■ Given exercise 1
Extract every line of the records below that contains the string "results".

■ Supplied passage

TIPS FROM OUR BISON WATCHING FRIENDS



Iain Shiels, from our supplier, Trek America, shares his tips for watching bison in Yellowstone National Park:
“The incredible aspect about visiting Yellowstone in the winter is how quiet the park is. The lack of human traffic and noise disturbance also encourages wildlife to roam with a lot more freedom. Winter in Yellowstone reminded me of the rawness of nature and how we are only visitors in its domain.” - Iain Shiels from our tour partners Trek America

Bison watching guides


"Our group was accompanied by a wolf and wildlife tracking guide (best job title ever!) and although the goal of the day was to observe wolves, it was the information on bison which I found to be the most interesting. Typically, guides are employed during the summer but these specialist guides work all year round. They build up a database of knowledge and become acquainted with the behaviour and mannerisms of bison in Yellowstone. Not only are they delivering information about the geology and geothermal aspects of the park but they’re also explaining how animals interact with each other through firsthand recollections and fascinating details.”

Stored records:
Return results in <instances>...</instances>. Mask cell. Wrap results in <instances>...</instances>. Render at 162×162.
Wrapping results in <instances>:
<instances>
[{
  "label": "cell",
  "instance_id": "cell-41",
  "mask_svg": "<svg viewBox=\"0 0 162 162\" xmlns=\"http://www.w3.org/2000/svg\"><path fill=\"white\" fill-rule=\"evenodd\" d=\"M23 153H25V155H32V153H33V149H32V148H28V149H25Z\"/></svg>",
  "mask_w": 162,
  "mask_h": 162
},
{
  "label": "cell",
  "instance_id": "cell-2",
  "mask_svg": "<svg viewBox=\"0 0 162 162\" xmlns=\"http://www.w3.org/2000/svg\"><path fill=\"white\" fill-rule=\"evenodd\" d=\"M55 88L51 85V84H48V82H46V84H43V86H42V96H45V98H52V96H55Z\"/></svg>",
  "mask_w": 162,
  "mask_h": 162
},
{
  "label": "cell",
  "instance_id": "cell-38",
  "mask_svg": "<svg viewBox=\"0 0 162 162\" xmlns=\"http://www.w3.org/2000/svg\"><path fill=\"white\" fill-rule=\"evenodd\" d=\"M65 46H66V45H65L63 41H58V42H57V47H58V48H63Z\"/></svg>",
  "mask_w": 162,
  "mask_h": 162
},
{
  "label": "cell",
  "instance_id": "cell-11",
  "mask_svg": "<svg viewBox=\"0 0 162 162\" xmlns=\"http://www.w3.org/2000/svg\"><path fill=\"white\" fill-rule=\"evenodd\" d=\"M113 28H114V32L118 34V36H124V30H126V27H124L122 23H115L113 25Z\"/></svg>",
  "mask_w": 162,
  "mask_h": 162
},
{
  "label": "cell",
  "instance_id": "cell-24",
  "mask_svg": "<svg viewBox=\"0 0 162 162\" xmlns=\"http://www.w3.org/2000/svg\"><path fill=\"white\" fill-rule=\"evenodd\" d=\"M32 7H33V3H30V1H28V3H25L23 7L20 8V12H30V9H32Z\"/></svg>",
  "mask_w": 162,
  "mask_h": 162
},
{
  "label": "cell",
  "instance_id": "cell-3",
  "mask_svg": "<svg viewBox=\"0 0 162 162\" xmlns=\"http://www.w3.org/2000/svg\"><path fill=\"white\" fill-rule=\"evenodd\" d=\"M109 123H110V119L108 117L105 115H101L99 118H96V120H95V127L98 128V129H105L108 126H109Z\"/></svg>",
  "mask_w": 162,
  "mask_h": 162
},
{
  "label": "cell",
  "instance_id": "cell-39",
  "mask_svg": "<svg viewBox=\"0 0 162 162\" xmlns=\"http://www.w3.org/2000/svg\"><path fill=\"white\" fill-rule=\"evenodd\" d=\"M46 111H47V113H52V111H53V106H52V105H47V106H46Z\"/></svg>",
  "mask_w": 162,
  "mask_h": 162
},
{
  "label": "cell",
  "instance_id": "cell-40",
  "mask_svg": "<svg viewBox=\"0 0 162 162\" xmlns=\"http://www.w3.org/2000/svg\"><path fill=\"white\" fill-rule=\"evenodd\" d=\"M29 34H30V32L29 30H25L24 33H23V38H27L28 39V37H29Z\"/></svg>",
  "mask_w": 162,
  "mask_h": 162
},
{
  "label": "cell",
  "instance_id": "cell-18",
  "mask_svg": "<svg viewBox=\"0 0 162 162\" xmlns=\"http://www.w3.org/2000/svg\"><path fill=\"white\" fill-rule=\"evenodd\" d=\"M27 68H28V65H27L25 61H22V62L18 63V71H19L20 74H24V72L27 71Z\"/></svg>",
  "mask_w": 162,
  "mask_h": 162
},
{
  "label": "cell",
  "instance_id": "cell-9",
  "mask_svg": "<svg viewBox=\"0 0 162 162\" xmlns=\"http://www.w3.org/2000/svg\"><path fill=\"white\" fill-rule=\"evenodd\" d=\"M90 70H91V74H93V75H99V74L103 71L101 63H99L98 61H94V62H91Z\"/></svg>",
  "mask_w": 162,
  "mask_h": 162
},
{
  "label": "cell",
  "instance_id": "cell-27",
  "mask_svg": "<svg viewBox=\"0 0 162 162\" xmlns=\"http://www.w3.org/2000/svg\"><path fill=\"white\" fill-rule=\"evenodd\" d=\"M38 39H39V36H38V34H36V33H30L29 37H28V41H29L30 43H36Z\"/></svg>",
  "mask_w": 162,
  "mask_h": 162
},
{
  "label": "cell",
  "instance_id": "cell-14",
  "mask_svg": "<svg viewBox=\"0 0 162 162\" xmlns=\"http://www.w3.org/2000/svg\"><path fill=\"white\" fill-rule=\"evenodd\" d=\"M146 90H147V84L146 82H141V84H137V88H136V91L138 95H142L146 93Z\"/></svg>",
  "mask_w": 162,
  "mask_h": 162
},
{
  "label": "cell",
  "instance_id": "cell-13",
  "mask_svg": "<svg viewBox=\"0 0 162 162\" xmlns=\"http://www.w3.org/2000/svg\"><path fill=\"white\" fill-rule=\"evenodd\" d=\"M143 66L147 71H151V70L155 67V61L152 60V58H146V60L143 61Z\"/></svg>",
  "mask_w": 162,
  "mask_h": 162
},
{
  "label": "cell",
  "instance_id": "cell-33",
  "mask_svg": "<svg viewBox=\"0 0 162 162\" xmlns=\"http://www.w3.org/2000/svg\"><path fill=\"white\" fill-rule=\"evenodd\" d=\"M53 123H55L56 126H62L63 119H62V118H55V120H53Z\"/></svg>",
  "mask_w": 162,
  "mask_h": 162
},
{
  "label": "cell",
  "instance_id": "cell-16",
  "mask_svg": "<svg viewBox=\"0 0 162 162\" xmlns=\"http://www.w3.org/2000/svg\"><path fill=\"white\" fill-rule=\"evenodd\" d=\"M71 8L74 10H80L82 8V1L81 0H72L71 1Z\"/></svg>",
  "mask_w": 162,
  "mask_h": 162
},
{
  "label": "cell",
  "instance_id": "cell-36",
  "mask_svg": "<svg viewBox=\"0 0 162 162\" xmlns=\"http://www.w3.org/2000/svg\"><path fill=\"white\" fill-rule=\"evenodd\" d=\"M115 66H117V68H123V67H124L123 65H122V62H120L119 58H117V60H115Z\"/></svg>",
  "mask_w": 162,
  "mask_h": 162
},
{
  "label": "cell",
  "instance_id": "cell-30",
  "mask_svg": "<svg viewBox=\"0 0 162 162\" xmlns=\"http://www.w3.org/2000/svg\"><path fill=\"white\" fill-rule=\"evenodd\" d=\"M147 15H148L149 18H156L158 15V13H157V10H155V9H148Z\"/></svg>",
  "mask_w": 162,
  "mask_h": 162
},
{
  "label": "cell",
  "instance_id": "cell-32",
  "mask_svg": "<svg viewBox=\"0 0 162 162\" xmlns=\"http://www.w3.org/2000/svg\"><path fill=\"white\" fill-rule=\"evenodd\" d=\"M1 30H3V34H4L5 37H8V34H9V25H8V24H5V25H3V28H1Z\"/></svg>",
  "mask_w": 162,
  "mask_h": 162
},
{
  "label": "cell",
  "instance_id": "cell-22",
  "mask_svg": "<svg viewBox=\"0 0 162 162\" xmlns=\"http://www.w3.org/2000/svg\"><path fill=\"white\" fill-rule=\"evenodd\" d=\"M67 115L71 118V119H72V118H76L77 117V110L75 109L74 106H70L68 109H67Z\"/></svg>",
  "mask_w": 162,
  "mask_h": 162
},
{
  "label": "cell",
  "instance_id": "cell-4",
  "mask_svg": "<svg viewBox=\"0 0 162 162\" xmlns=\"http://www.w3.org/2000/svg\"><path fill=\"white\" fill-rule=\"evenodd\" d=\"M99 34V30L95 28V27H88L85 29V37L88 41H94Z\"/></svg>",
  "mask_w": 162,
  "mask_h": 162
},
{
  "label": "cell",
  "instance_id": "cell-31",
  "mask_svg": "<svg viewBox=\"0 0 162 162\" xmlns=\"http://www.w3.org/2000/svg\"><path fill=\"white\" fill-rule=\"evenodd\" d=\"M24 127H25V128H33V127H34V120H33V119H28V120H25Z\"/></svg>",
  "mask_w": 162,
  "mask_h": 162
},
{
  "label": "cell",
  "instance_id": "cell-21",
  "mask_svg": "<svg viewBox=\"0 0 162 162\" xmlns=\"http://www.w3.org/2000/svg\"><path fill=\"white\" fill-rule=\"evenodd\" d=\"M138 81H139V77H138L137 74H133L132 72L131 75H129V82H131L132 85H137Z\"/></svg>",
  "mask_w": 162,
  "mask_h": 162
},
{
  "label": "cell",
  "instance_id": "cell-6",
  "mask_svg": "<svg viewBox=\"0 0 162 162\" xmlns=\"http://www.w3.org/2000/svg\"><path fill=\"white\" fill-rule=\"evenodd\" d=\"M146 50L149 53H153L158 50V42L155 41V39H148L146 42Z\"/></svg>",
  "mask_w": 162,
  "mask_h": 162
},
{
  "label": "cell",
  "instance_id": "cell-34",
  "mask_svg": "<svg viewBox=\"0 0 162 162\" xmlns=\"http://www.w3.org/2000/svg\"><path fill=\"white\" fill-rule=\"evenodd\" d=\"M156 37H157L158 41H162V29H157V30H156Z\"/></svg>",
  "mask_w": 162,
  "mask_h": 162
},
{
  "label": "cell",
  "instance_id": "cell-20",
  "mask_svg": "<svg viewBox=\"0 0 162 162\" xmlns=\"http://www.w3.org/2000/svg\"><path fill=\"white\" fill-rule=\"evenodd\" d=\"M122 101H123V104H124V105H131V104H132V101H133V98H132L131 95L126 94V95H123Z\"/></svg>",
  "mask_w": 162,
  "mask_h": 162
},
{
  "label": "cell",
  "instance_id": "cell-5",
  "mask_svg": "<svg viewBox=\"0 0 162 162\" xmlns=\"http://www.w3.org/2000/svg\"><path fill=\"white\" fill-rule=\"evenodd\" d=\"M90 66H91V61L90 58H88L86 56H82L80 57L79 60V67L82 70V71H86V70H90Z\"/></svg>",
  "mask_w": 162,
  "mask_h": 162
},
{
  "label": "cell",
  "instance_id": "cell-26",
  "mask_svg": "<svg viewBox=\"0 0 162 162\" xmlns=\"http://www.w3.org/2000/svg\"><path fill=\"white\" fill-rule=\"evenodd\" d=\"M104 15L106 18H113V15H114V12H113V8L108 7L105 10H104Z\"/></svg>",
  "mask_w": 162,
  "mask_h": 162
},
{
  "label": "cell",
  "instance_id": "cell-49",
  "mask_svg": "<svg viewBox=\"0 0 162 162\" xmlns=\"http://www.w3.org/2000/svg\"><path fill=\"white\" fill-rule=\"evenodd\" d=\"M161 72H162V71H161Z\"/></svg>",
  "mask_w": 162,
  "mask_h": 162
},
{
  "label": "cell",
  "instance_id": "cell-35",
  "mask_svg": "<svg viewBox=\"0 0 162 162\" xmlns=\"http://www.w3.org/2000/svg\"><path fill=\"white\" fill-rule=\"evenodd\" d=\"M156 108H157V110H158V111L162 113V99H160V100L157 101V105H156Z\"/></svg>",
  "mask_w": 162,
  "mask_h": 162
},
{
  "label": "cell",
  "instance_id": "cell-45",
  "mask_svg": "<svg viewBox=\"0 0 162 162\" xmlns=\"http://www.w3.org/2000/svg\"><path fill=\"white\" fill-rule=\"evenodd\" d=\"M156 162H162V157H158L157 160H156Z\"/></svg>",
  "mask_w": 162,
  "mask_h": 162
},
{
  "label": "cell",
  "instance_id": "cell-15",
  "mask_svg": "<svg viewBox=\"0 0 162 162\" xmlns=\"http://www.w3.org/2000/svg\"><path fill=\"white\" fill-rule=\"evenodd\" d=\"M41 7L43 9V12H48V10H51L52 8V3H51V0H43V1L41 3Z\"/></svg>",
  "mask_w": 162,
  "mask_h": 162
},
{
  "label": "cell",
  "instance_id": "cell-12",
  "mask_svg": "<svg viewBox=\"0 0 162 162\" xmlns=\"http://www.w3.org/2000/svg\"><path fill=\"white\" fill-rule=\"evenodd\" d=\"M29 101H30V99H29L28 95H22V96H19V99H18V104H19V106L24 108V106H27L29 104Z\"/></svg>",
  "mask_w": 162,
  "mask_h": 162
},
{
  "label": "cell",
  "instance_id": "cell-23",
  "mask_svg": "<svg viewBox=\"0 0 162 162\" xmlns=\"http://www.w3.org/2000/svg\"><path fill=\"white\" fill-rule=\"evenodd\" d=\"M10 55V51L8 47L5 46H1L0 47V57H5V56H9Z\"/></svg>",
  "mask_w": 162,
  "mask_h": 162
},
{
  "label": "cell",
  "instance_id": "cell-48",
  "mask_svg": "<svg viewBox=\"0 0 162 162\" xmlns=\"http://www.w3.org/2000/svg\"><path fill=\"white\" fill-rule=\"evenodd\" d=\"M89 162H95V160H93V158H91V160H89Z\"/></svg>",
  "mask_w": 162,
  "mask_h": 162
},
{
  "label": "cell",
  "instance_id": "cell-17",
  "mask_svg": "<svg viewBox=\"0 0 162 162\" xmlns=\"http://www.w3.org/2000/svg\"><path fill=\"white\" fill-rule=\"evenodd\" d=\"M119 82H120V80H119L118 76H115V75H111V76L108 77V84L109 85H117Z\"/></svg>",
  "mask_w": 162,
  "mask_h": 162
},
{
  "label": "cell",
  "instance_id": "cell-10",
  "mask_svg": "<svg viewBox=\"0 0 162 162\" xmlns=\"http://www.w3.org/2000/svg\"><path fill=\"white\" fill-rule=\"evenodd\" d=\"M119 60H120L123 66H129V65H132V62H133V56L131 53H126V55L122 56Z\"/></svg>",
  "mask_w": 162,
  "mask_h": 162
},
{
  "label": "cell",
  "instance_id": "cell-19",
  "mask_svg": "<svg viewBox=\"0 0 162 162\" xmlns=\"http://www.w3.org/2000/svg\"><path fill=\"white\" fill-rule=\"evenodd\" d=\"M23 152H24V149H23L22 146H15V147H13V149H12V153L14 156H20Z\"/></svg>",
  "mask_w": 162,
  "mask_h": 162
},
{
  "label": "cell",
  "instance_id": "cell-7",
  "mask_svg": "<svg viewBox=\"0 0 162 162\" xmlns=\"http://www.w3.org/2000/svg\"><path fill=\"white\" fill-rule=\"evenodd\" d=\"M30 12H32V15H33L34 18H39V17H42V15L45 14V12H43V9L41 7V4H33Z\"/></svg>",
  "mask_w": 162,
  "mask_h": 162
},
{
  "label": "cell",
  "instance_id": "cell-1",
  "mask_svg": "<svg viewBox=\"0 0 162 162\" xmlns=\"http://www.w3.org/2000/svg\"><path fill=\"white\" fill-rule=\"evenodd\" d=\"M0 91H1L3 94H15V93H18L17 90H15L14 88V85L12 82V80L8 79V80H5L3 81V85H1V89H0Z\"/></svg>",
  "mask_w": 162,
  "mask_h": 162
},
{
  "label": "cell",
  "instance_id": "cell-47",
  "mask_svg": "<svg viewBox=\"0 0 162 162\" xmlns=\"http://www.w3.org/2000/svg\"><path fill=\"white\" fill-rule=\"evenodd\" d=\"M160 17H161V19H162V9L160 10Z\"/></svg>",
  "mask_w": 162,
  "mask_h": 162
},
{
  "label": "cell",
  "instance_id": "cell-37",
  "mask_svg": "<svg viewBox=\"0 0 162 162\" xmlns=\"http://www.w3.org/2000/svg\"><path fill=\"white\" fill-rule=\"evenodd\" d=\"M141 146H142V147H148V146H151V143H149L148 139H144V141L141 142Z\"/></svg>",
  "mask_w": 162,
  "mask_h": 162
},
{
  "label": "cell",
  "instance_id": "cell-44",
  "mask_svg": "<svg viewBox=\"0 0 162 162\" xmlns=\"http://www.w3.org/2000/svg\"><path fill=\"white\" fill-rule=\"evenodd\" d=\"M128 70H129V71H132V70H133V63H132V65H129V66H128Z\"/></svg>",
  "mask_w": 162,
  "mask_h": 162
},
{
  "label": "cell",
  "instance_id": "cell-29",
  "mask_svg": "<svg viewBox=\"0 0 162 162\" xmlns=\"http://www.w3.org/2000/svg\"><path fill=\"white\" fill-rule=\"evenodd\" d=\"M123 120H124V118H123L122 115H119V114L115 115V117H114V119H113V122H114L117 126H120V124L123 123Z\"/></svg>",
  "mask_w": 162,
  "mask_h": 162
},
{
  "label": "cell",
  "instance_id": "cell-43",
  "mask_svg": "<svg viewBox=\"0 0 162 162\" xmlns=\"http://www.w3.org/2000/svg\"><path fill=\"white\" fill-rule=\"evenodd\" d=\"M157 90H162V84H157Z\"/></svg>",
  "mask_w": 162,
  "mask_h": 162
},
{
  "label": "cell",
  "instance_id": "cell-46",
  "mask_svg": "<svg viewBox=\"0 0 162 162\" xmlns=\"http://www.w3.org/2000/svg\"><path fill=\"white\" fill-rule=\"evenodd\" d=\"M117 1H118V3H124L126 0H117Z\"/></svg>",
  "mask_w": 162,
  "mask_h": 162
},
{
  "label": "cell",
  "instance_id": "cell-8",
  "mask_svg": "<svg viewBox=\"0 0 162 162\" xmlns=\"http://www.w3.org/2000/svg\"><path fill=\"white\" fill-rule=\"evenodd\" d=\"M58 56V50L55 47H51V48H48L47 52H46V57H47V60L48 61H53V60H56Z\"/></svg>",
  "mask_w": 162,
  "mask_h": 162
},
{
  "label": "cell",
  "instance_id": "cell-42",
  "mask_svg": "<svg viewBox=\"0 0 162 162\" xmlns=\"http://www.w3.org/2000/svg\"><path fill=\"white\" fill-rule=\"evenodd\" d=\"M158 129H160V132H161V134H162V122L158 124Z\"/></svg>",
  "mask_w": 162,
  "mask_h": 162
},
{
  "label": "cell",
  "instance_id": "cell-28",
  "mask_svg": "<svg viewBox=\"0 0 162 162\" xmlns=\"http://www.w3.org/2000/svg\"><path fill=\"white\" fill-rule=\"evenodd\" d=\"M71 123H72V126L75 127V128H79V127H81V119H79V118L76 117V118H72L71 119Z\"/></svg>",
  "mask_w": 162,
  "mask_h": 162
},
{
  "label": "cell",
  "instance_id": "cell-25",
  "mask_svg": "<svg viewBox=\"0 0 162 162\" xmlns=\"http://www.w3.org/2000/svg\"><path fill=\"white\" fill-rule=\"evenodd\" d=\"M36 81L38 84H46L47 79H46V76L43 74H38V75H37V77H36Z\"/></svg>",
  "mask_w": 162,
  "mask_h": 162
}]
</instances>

■ Given exercise 2
In one to three sentences, explain why wildlife in Yellowstone roams more freely in winter, according to the bison-watching tips above.

■ Full output 1
Return results in <instances>...</instances>. Mask cell. Wrap results in <instances>...</instances>. Render at 162×162.
Wrapping results in <instances>:

■ Full output 2
The park is very quiet in winter. The lack of human traffic and noise disturbance encourages wildlife to roam with a lot more freedom.